=== Excerpted data ===

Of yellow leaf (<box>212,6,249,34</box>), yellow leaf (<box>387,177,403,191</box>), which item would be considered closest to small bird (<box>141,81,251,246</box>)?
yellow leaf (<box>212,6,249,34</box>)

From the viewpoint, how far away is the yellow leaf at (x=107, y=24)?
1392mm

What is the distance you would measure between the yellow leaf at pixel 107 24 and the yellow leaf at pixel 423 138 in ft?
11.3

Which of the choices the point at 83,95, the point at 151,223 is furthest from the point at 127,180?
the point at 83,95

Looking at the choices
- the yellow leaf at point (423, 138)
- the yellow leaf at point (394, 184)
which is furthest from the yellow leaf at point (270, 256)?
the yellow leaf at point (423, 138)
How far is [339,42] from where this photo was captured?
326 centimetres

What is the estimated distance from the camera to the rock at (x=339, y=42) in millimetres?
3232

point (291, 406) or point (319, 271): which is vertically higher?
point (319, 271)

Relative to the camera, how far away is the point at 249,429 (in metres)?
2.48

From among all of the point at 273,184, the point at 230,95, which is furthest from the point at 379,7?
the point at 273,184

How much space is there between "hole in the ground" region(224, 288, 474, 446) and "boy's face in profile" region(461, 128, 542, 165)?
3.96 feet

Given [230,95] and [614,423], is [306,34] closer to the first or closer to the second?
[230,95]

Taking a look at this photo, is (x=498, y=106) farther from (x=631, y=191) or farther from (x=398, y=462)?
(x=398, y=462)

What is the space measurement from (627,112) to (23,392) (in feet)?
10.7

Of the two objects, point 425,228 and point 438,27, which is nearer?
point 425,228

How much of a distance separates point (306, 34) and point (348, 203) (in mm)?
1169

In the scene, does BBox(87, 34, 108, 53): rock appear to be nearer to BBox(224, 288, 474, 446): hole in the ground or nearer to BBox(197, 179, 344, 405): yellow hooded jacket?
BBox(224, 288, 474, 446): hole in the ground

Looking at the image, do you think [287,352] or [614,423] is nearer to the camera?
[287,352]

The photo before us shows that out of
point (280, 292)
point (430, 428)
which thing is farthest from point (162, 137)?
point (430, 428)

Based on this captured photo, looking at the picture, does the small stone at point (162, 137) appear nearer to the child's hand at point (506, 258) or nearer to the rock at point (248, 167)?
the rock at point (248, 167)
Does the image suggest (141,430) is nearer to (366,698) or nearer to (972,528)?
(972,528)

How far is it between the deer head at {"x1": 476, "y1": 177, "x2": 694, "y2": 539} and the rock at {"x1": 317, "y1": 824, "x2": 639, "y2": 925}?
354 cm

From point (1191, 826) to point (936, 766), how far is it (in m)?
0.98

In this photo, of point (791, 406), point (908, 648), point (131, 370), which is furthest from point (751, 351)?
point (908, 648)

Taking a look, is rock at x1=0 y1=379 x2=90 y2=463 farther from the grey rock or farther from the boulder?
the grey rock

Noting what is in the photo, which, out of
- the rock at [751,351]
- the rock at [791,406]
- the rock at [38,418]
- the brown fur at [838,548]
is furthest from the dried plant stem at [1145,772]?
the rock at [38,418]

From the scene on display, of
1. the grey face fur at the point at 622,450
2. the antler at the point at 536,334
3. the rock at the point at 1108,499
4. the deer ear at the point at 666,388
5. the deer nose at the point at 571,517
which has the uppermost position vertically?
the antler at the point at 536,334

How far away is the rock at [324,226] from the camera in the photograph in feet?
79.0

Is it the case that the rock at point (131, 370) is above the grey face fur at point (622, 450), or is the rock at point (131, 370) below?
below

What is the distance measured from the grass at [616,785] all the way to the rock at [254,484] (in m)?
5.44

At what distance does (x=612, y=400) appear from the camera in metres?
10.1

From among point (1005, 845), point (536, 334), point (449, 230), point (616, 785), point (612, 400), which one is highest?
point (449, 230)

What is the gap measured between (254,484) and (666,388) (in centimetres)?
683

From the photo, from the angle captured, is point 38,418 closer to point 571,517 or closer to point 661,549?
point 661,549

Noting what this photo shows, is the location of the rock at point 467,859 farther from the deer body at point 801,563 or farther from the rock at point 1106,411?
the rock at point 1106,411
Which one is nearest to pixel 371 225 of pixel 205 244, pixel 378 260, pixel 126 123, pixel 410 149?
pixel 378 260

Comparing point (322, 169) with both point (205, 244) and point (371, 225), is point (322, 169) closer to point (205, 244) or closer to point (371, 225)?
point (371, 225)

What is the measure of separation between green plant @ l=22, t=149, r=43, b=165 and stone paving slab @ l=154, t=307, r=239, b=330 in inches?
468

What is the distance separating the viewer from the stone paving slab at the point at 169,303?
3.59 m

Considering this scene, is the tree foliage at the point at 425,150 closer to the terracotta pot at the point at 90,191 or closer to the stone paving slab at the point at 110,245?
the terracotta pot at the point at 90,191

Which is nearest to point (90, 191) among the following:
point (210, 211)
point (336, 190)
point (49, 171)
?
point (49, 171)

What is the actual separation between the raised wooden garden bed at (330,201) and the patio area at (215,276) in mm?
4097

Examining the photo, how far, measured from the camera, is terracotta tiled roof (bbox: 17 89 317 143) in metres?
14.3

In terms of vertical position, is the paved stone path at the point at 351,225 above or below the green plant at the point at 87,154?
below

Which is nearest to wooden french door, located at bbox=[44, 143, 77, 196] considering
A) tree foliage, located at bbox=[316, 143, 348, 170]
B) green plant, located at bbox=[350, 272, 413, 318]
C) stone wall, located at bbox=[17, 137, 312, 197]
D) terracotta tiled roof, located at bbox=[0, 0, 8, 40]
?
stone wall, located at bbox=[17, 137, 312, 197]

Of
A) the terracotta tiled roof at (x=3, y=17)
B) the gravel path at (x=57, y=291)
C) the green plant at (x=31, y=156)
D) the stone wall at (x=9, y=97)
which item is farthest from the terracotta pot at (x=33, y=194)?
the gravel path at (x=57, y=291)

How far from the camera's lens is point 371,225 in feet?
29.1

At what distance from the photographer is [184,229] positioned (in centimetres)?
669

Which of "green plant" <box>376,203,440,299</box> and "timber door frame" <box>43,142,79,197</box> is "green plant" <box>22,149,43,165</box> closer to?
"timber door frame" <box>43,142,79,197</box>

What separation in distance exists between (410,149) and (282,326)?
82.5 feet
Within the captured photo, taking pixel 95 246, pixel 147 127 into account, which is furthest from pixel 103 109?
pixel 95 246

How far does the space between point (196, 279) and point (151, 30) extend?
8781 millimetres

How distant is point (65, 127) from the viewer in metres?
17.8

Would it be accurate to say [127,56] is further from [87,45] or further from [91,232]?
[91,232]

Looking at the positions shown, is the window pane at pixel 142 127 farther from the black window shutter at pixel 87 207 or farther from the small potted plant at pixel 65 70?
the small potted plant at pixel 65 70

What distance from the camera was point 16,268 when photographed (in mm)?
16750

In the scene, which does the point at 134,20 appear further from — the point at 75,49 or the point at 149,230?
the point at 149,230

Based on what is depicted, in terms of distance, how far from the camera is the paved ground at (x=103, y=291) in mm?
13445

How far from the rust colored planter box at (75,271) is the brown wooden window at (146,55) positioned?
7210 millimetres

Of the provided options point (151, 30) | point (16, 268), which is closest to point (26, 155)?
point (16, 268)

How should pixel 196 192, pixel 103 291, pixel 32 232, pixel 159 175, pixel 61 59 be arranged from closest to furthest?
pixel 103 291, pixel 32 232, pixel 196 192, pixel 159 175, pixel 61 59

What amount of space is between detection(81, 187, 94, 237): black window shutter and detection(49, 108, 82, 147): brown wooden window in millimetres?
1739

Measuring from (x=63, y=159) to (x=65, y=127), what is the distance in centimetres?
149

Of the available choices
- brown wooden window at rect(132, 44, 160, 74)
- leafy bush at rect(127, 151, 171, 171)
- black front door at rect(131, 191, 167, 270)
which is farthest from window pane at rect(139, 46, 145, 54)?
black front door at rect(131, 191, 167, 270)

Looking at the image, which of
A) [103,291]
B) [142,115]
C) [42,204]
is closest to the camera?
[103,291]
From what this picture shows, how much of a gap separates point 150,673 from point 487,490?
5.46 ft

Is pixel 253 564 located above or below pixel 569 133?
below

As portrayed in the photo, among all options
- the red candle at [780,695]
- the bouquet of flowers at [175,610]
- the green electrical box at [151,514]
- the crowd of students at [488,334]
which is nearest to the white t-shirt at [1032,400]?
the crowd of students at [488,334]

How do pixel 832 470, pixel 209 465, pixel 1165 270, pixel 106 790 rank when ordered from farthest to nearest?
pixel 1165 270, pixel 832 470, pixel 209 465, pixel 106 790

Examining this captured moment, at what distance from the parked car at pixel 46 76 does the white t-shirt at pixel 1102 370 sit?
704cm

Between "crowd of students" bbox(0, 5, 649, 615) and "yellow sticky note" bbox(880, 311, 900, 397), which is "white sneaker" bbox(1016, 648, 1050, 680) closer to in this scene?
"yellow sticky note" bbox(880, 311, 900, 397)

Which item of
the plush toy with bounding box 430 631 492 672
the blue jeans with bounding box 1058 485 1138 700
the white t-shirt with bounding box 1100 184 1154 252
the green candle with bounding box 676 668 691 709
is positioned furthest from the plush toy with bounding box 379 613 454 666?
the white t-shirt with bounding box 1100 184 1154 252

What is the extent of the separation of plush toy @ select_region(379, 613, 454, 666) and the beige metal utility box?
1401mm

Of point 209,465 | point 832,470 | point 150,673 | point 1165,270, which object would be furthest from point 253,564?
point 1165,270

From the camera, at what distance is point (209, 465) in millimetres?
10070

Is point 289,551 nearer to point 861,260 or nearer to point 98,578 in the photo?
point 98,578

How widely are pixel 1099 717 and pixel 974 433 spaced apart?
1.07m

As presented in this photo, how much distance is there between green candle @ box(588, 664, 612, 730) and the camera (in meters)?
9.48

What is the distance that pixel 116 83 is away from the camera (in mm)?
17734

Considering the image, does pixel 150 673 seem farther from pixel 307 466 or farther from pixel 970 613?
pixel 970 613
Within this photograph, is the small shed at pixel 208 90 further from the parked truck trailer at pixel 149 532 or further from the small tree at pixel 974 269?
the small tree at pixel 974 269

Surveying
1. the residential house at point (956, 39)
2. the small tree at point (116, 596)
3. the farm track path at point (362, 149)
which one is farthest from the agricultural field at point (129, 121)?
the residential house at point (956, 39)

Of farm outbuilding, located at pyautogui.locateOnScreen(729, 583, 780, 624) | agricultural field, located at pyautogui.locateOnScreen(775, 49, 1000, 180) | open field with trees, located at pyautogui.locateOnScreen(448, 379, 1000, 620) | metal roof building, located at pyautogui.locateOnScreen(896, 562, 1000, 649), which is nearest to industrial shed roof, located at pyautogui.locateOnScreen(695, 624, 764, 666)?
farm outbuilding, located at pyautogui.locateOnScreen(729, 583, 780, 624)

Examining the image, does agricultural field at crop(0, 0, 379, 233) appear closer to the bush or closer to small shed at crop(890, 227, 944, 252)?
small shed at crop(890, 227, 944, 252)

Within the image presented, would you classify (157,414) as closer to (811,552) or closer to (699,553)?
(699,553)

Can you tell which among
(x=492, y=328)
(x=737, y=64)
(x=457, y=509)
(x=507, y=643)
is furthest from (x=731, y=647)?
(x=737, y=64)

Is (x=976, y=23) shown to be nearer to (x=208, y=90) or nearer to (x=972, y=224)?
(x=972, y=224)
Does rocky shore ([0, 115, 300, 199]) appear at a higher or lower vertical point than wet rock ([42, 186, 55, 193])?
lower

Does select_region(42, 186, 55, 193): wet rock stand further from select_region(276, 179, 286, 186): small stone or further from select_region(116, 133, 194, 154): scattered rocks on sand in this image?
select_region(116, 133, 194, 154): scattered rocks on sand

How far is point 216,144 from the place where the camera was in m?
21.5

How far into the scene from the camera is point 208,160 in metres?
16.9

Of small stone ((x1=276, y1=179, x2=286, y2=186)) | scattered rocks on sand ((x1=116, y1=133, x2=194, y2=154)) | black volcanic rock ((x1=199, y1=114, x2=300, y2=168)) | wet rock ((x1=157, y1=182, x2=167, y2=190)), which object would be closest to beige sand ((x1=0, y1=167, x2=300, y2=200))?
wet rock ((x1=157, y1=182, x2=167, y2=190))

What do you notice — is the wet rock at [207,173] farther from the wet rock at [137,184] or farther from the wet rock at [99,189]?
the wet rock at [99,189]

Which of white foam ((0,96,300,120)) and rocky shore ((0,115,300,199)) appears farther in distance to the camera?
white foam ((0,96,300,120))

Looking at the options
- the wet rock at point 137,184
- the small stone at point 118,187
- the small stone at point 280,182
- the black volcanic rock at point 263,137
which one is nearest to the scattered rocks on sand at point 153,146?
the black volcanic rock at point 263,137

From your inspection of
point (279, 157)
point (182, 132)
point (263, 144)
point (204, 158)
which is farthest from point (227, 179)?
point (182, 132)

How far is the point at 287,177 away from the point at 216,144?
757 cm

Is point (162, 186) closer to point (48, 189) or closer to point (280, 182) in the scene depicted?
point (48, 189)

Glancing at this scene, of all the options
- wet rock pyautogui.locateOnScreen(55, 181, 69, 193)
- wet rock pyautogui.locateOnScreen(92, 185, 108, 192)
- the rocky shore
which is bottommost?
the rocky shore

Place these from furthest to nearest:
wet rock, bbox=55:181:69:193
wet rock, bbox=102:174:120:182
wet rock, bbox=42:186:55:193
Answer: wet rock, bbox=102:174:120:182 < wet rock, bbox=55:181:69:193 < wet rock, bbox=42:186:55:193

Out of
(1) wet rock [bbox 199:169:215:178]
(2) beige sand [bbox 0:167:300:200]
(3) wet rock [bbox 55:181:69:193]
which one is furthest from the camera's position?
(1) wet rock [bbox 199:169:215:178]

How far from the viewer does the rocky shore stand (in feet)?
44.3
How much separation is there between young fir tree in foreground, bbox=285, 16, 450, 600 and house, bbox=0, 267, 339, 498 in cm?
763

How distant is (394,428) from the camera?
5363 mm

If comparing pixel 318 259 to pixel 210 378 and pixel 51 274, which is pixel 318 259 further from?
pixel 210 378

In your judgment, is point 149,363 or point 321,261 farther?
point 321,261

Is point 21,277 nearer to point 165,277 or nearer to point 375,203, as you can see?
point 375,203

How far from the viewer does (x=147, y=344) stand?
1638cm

===

Request
Find the line with "Glancing at this scene, of all the options" in the listing above, then write out that line and each remaining line exactly, with no other text.

Final answer
Glancing at this scene, of all the options
- wet rock pyautogui.locateOnScreen(55, 181, 69, 193)
- wet rock pyautogui.locateOnScreen(92, 185, 108, 192)
- the rocky shore
which is bottommost?
the rocky shore

Place these from furthest to nearest:
wet rock, bbox=55:181:69:193
wet rock, bbox=102:174:120:182
wet rock, bbox=42:186:55:193
Answer: wet rock, bbox=102:174:120:182 < wet rock, bbox=55:181:69:193 < wet rock, bbox=42:186:55:193

Out of
(1) wet rock [bbox 199:169:215:178]
(2) beige sand [bbox 0:167:300:200]
(3) wet rock [bbox 55:181:69:193]
which one is furthest from the camera's position?
(1) wet rock [bbox 199:169:215:178]

How far from the viewer does the rocky shore stand (in feet)?
44.3
How much separation is there between young fir tree in foreground, bbox=285, 16, 450, 600 and house, bbox=0, 267, 339, 498 in cm?
763

How distant is (394,428) from the camera?
5363 mm

If comparing pixel 318 259 to pixel 210 378 and pixel 51 274, which is pixel 318 259 further from?
pixel 210 378

In your judgment, is point 149,363 or point 321,261 farther?
point 321,261

Is point 21,277 nearer to point 165,277 or nearer to point 375,203, as you can see?
point 375,203

How far from the viewer does (x=147, y=344) stand?
1638cm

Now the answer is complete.